Oh, Lucien l’âne mon ami, il ne l’était certainement pas au sens où tu l’entends là. J’ai dit l’aède primitif au sens de premier aède, d’aède primordial, d’aède à l’origine des épopées. J’insiste sur la dénomination d’aède aveugle primitif, car depuis – notamment en Sicile, comme le racontait Carlo Levi et dans les Balkans – comme l’atteste notamment le Dossier H d’Ismaïl Kadaré, la tradition de l’aède aveugle s’est perpétuée en continuation de sa mémoire. Cependant, il me paraît essentiel de préciser que ces « aèdes aveugles » ne sont aveugles qu’au moment où ils scandent leurs récits. C’est une pose artistique et aussi une nécessité technique. Enfermé dans son aveuglement, l’aède aux yeux clos peut se concentrer et sans se laisser distraire par les auditeurs qui l’entourent, dévider l’histoire sans être perturbés par le public. C’est essentiel, car il agit en pleine lumière à deux pas des gens et récite de longues séquences sans autre recours que la mémoire. Comme les jongleurs et les saltimbanques, il travaille sans filet, ce qui le distingue des acteurs et des chanteurs de notre époque qui ne voient pas le public devant eux à cause du noir provoqué par l’éclairage de la scène. Ceci a pour implication de donner au récit toute sa priorité et son importance.
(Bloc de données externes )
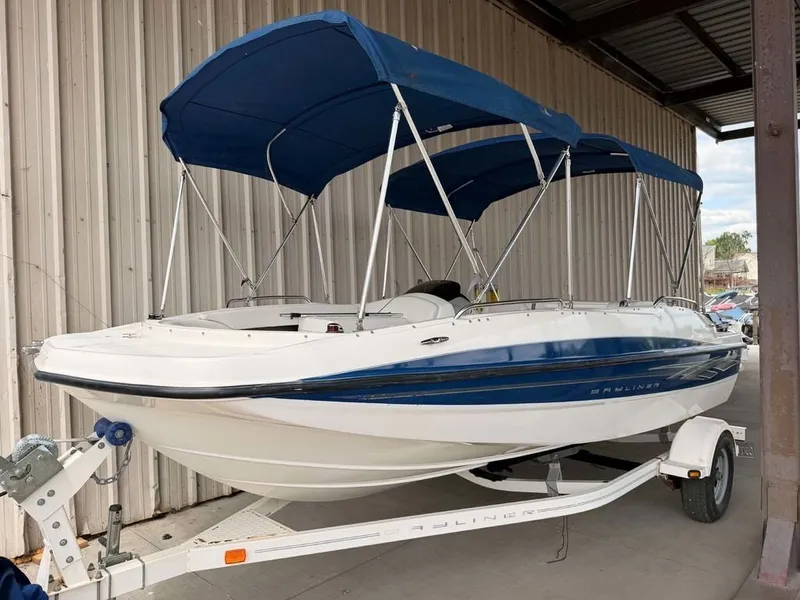 The Image of Bayliner 197 Deck Boat 2008 - 1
En effet, dit Lucien l’âne, moi qui ai couru les chemins, les villages, les rues et les places des villes depuis tant e temps, depuis au moins, le temps d’Homère, je peux le confirmer ; les aèdes au moment e la récitation ont les yeux soigneusement fermés et le plus souvent, pour renforcer ce huis-clos, bandés.
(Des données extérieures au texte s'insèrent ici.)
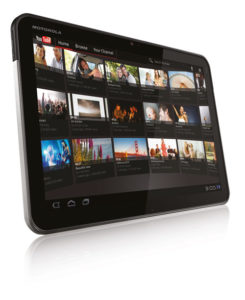 Motorola-XOOM-_angle_YouTube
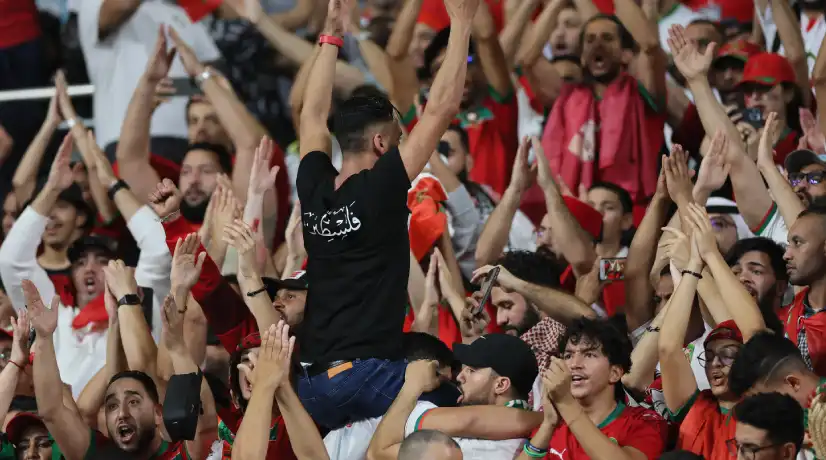 Al estilo japonés: El gesto de los hinchas marroquíes tras partido contra Croacia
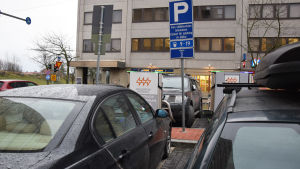 Trångt om saligheten. Felparkerade bilar gör det svårt för Seppo Rosvall att nå laddningsstationen. felparkerade bilar vid laddningsstation för elbilar,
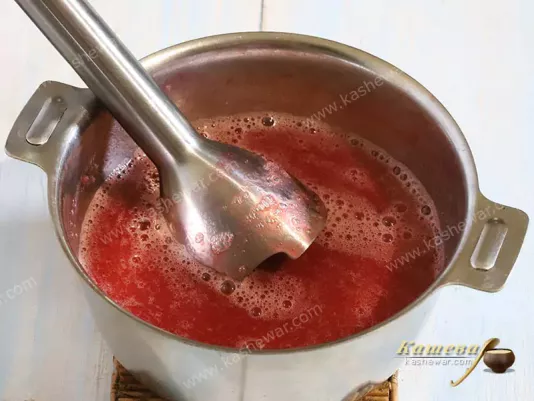 Plum pie sauce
Exactement, Lucien l’âne mon ami, c’est exactement ainsi que cela se passe. Cependant, pour ce qui est de La Guerre de Klim, qui est la chanson, je ne dirai rien de son contenu et je ne révélerai rien de son véritable sens. Ce sera à toi, comme à tout qui s’y intéressera, de se faire sa philosophie.
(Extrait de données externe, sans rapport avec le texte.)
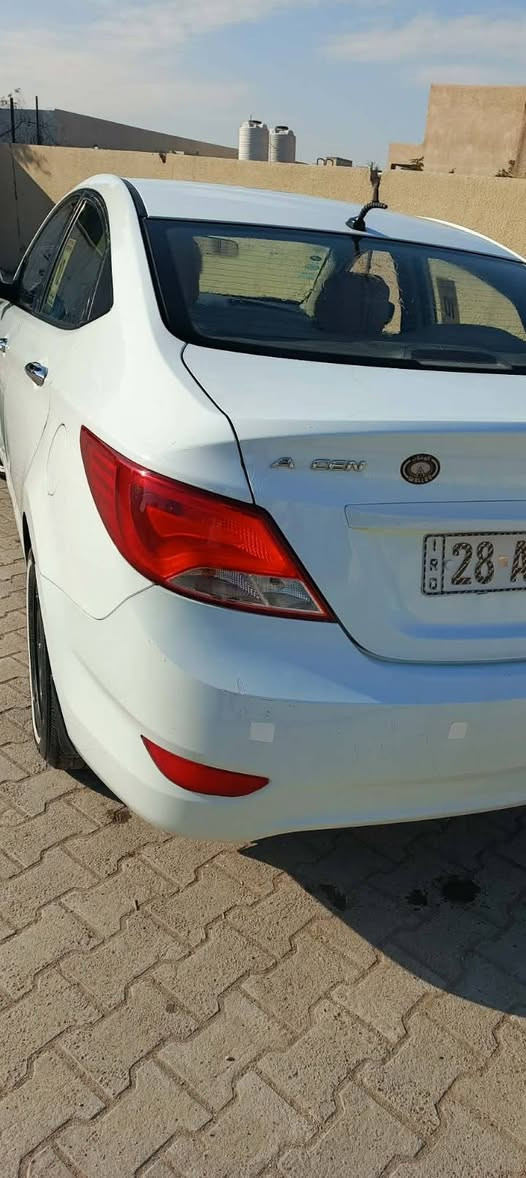 السلام عليكم
اكسنت خليجي 2016 موديل
سنويه لغايه 2029 رقم انكليزي
نجف محرك 1600 قطرتين  تبريد حداديه تخم تاير السياره بيه اربع قطع صبغ بيع حزام السياره كفاله عامه وضع شركه السعر 95 وبيها مجال قليل 
العنوان نجف
***********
Excellente idée, Marco Valdo M.I., tu fais bien ainsi. Que chacun se fasse sa philosophie, c’est précisément l’objectif du dialogue maïeutique, qui est notre démarche philosophique et poétique. Maintenant tissons le linceul de ce vieux monde antique, sénescent, mortel, condamné et cacochyme.
Heureusement !
Ainsi Parlaient Marco Valdo M.I. et Lucien Lane
De tous, Klim faisait l’admiration,
C’était un héros hors dimension.
Un homme hors du commun comme lui
Était l’honneur et l’orgueil du Parti.
Son œil d’aigle ne faisait pas d’erreur,
Sûr de lui, de rien, il n’avait peur ;
Sans hésiter, toujours, il se retirait,
Dès que les choses se gâtaient.
Face au danger, dans les règles de l’art,
Il allait réfléchir en douce autre part.
Quand les hordes de l’armée régulière turque
Encerclaient la région de Salonique
Et marchaient sur la montagne Vitocha,
À Sofia dans une usine de sofas,
Klim était tapissier de métier,
C’était un ouvrier, pas un voïvode-né.
Klim vivait pépère dans la ville
Une vie calme et tranquille.
Il ignorait les vertus héroïques,
C’était l’être le plus pacifique.
À Sofia, il mentit pour la première fois,
Après une bouteille de vin grec,
Après une autre bouteille de vin sec,
Sans sourciller, il affirma
Connaître la montagne et tous les défilés
De Macédoine et même, Sarafov l’insurgé,
Ensuite, assassiné par les partisans
Pour avoir détourné l’argent
Des fusils, des grenades, des munitions,
Nécessaires au succès de la révolution.
En l’écoutant, mon désir devint pressant
De partir au front sur le champ ;
Je le suivis sans hésiter
Dans un estaminet moins exposé,
Où un groupe macédonien
Recrutait des volontaires
Pour combattre à la frontière.
Cœur noble, cœur intense, cœur d’airain,
Klim fit un discours immense, héroïque,
C’était émouvant, c’était beau, c’était homérique.